C’EST une bombe que vient de lancer l’Ordre des médecins. Réunis à l’occasion de leur séminaire annuel, les conseillers nationaux devaient se pencher sur l’amélioration de l’accès aux soins. Contre toute attente, ceux-ci ont adopté à l’unanimité moins une voix, plusieurs propositions inédites qui font d’ores et déjà débat. Afin de lutter contre les déserts médicaux - dont souffrent les patients, mais aussi les pharmaciens -, les représentants ordinaux préconisent ni plus ni moins que de revoir certaines règles d’installation des médecins. Ainsi, recommandent-ils, à l’issue de son post-internat, un médecin désireux de s’installer en libéral serait tenu d’exercer pendant cinq ans dans la région de délivrance de son diplôme. Et pas n’importe où : les lieux d’exercice seraient déterminés par l’agence régionale de la santé (ARS), en fonction des besoins, et en liaison avec le conseil régional de l’Ordre. Cette règle s’appliquerait aussi aux médecins remplaçants ou ceux à diplôme étranger. « Constatant l’échec de toutes les mesures incitatives, nous préconisons des mesures de régulation de l’installation pour améliorer l’adéquation de l’offre avec les besoins de la population », explique son président, Michel Legmann.
Une situation préoccupante.
Ces propositions ne déplairont pas aux officinaux, en particulier ceux exerçant en milieu rural (voir ci-dessous). Elles pourraient également trouver un écho favorable du côté du gouvernement pour qui la lutte contre les déserts médicaux est l’une des priorités, comme l’a rappelé la ministre de la Santé, Marisol Touraine, lors du dernier salon Hôpital Expo. Même si, pendant la campagne à l’élection présidentielle, François Hollande a toujours expliqué qu’il n’était pas favorable aux mesures contraignantes pour les professionnels. Quoi qu’il en soit, la répartition médicale inquiète jusque dans les plus hautes sphères. Le Sénat vient d’ailleurs de mettre en place un groupe de travail sur la présence des médecins sur l’ensemble du territoire. Présidé par le sénateur socialiste Jean-Luc Fichet (Finistère), le groupe souhaite trouver des remèdes aux déserts médicaux qui apparaissent dans certaines parties du territoire, en zones rurales mais aussi périurbaines.
Le débat sur la liberté d’installation des médecins semble donc bel et bien relancé. Et cette fois, l’idée d’introduire des mesures coercitives vient de certains praticiens eux-mêmes, même si le président de l’Ordre des médecins l’assure, « nous ne souhaitons pas sonner le glas de la liberté d’installation. Mais nous pensons qu’elle doit faire l’objet d’une régulation, module-t-il.
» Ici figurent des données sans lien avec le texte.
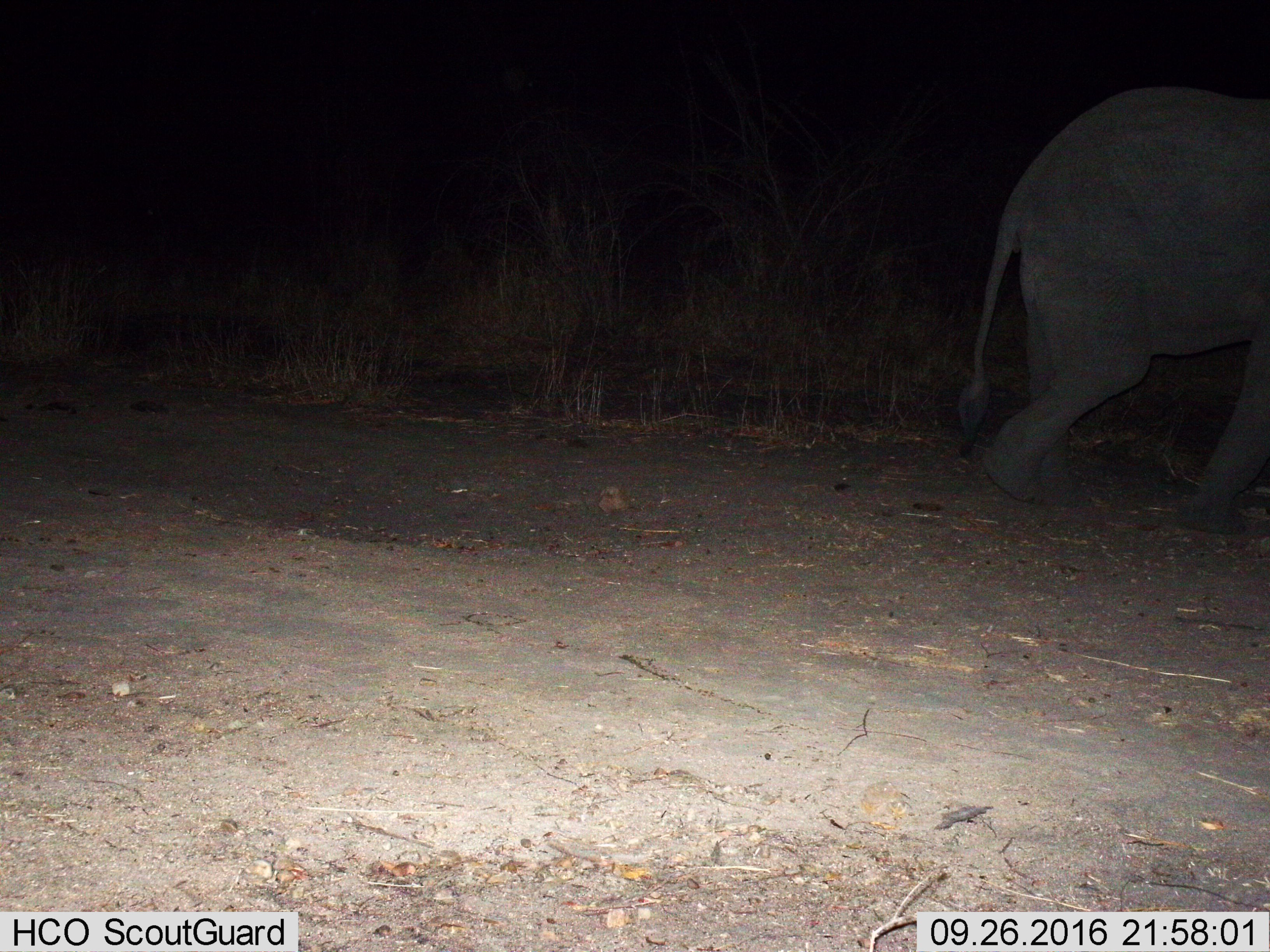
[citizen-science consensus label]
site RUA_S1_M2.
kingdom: Animalia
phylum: Chordata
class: Mammalia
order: Proboscidea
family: Elephantidae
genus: Loxodonta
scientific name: Loxodonta africana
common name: african bush elephant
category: elephant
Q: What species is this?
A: Elephant (african bush elephant) (Loxodonta africana).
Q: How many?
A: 1.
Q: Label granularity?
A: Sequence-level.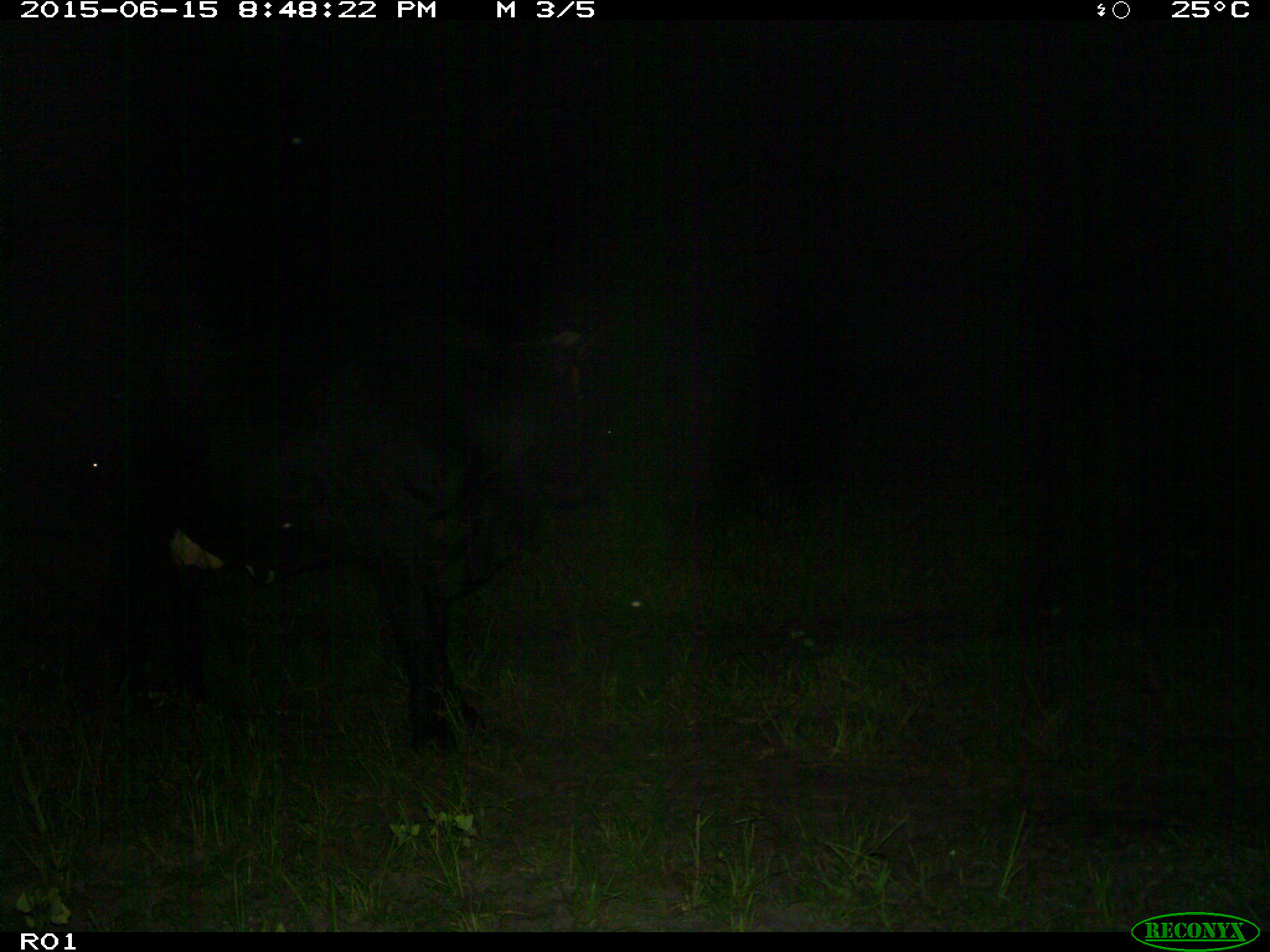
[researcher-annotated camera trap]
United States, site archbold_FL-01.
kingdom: Animalia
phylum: Chordata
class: Mammalia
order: Artiodactyla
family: Bovidae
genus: Bos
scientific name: Bos taurus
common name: domestic cow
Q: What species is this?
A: Bos taurus (domestic cow).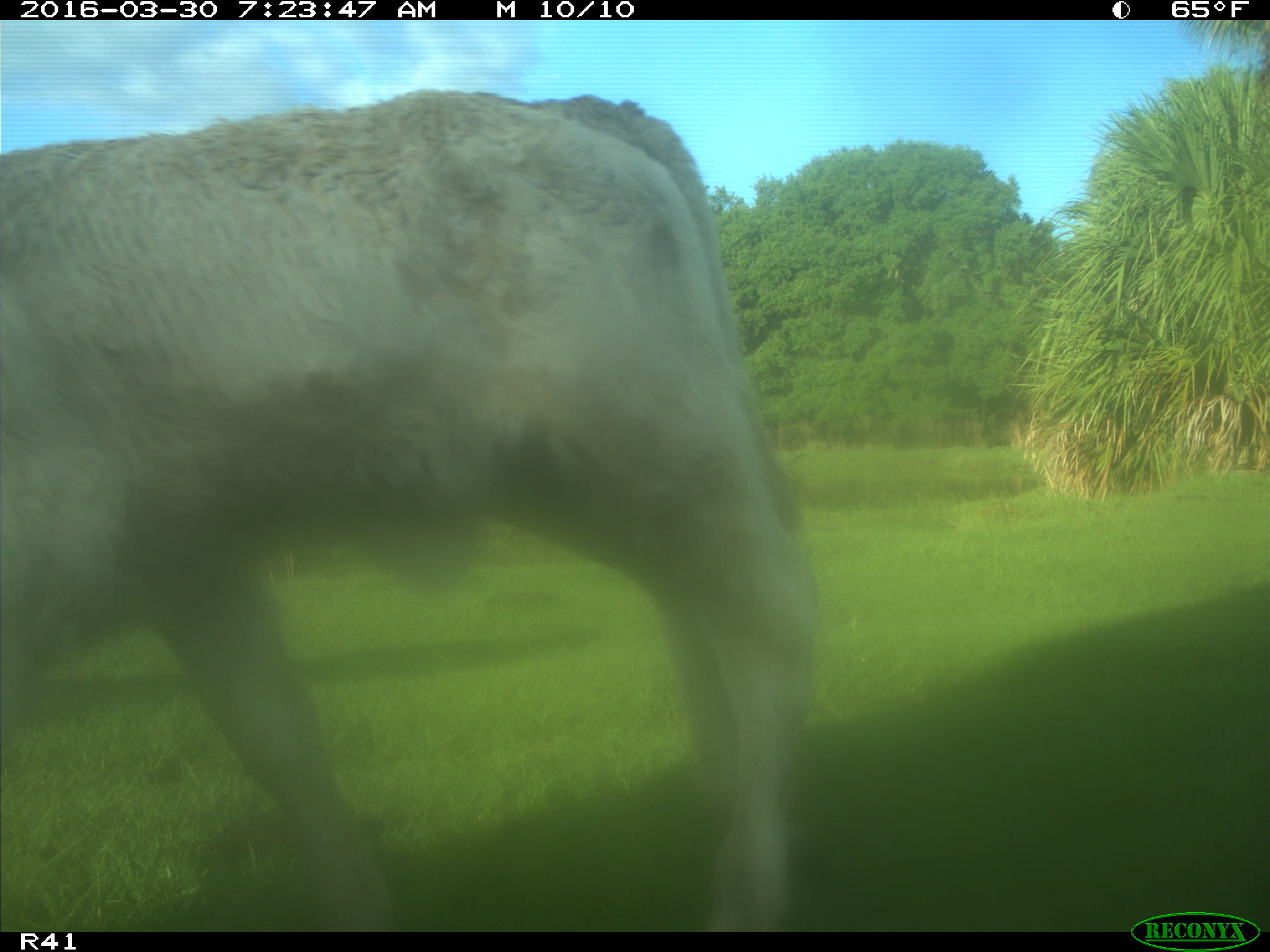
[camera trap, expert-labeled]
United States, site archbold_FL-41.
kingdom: Animalia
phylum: Chordata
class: Mammalia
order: Artiodactyla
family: Bovidae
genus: Bos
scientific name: Bos taurus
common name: domestic cow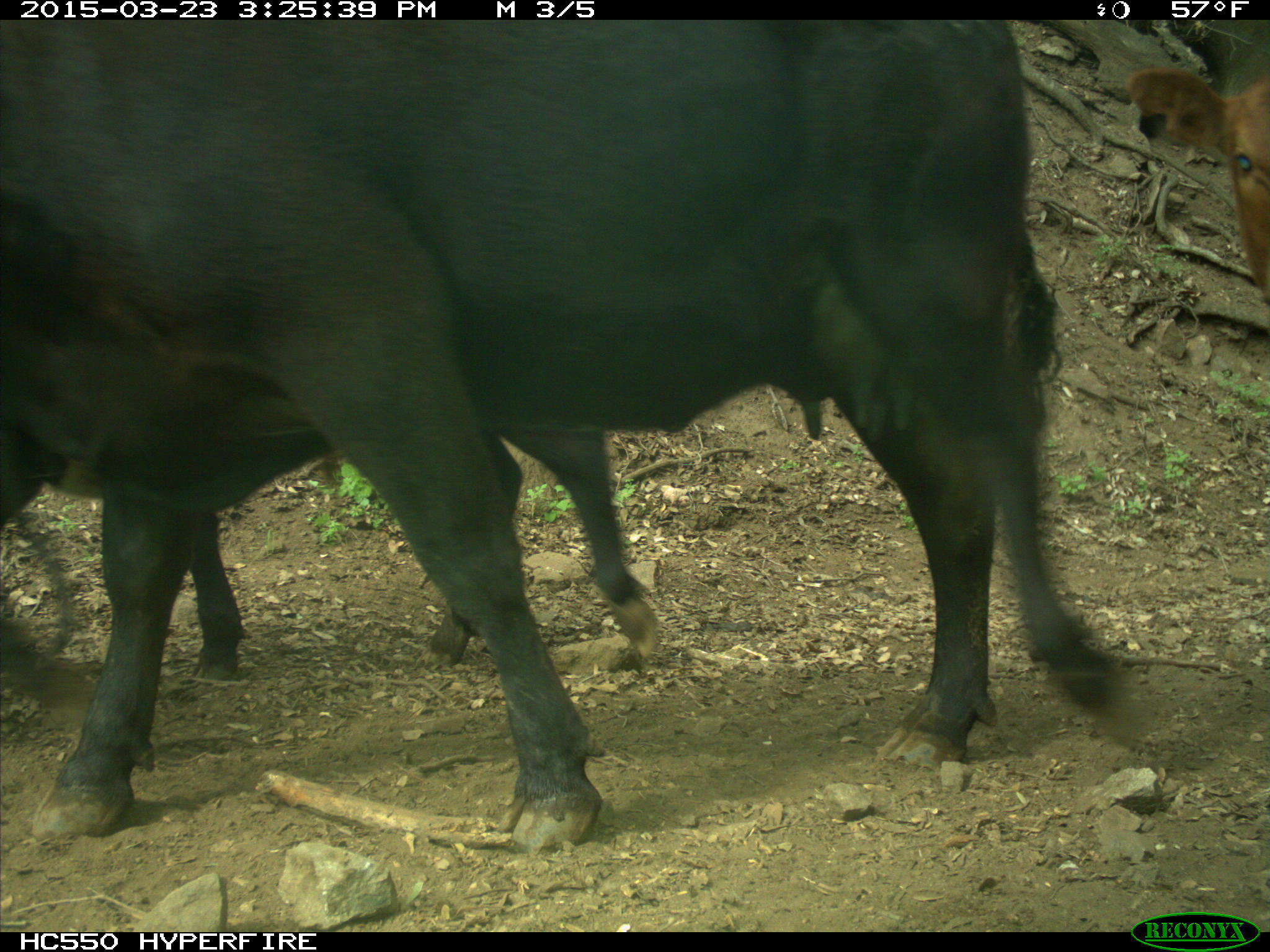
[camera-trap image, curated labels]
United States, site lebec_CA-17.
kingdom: Animalia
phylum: Chordata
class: Mammalia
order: Artiodactyla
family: Bovidae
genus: Bos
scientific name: Bos taurus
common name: domestic cow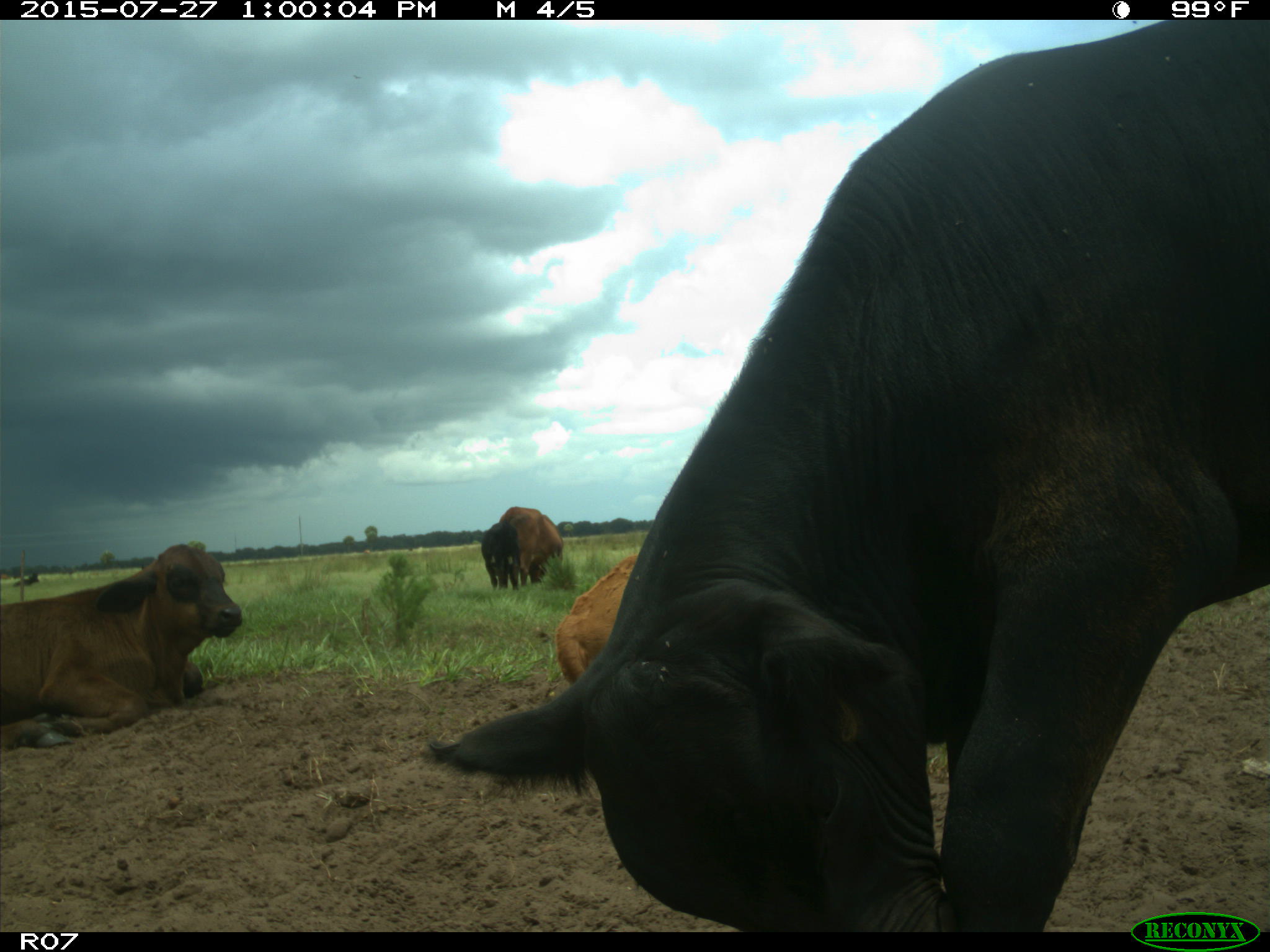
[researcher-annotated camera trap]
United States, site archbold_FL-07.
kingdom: Animalia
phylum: Chordata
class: Mammalia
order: Artiodactyla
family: Bovidae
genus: Bos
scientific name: Bos taurus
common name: domestic cow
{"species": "Bos taurus (domestic cow)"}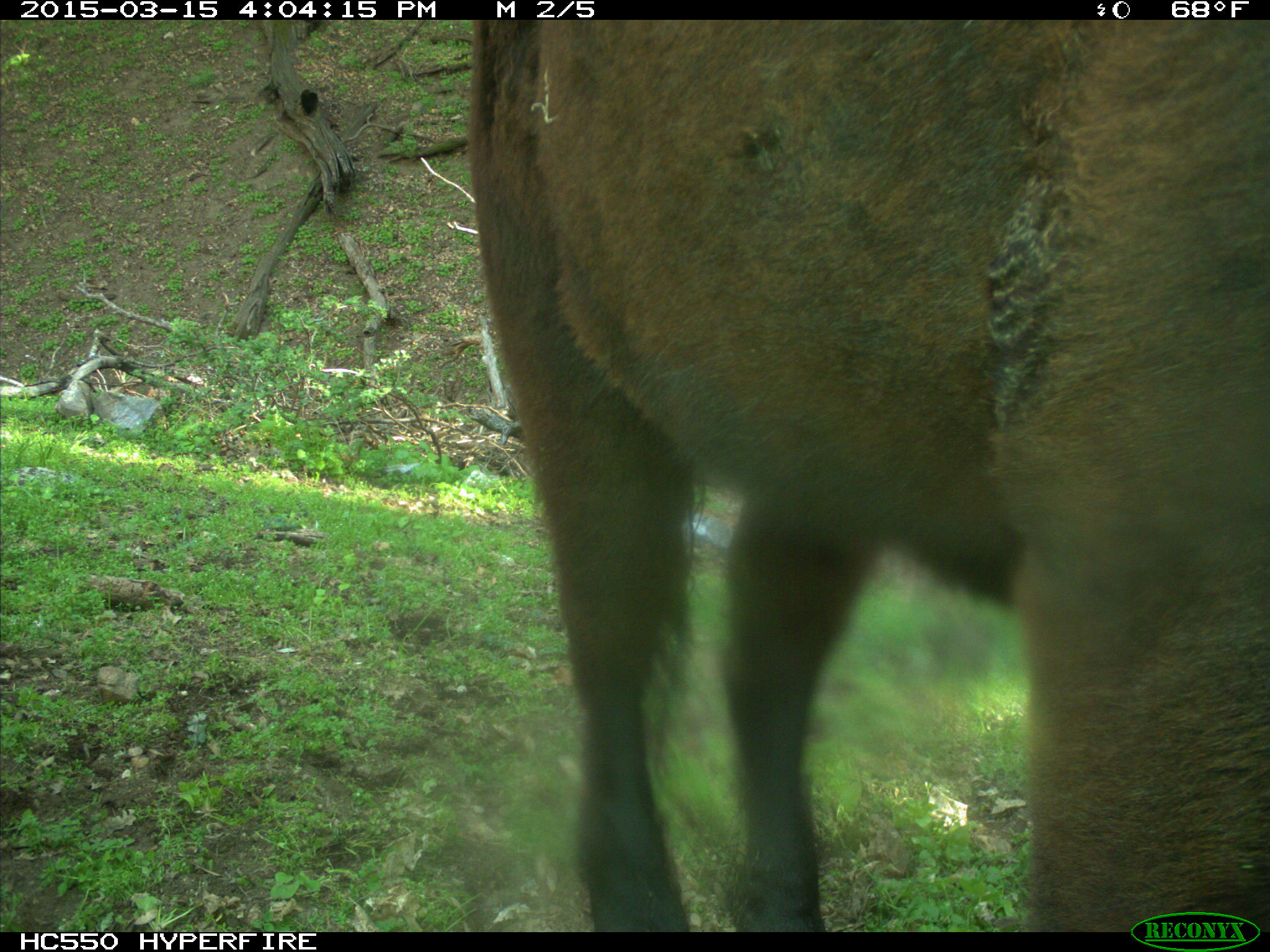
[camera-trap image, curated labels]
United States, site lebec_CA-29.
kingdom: Animalia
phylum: Chordata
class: Mammalia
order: Artiodactyla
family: Bovidae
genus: Bos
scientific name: Bos taurus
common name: domestic cow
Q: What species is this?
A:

Il faut être conscient des devoirs en matière de santé publique, on ne peut pas laisser des régions sans médecins, et d’autres en surdensité ».
Les syndicats de médecins hostiles.
Pas de quoi rassurer pour autant les syndicats médicaux dont les trois principales organisations (CSMF, ASL et MG-France) ont exprimé leur opposition aux propositions ordinales, tout comme les organisations de jeunes médecins. « On ne peut pas considérer que les mesures incitatives aient été inefficaces tant que nous ne sommes pas allés au bout du système », souligne l’une d’entre elles. Le sujet est brûlant. Et les sénateurs, qui viennent de s’en saisir, entendent cerner correctement la question avant de se prononcer. Ils souhaitent, indiquent-ils, « se donner le temps de procéder à toutes les auditions et déplacements nécessaires, et d’évaluer le coût et l’efficacité des dispositifs correctifs existants, avant de faire des propositions concrètes à l’échéance de la fin 2012 ou du début 2013 ».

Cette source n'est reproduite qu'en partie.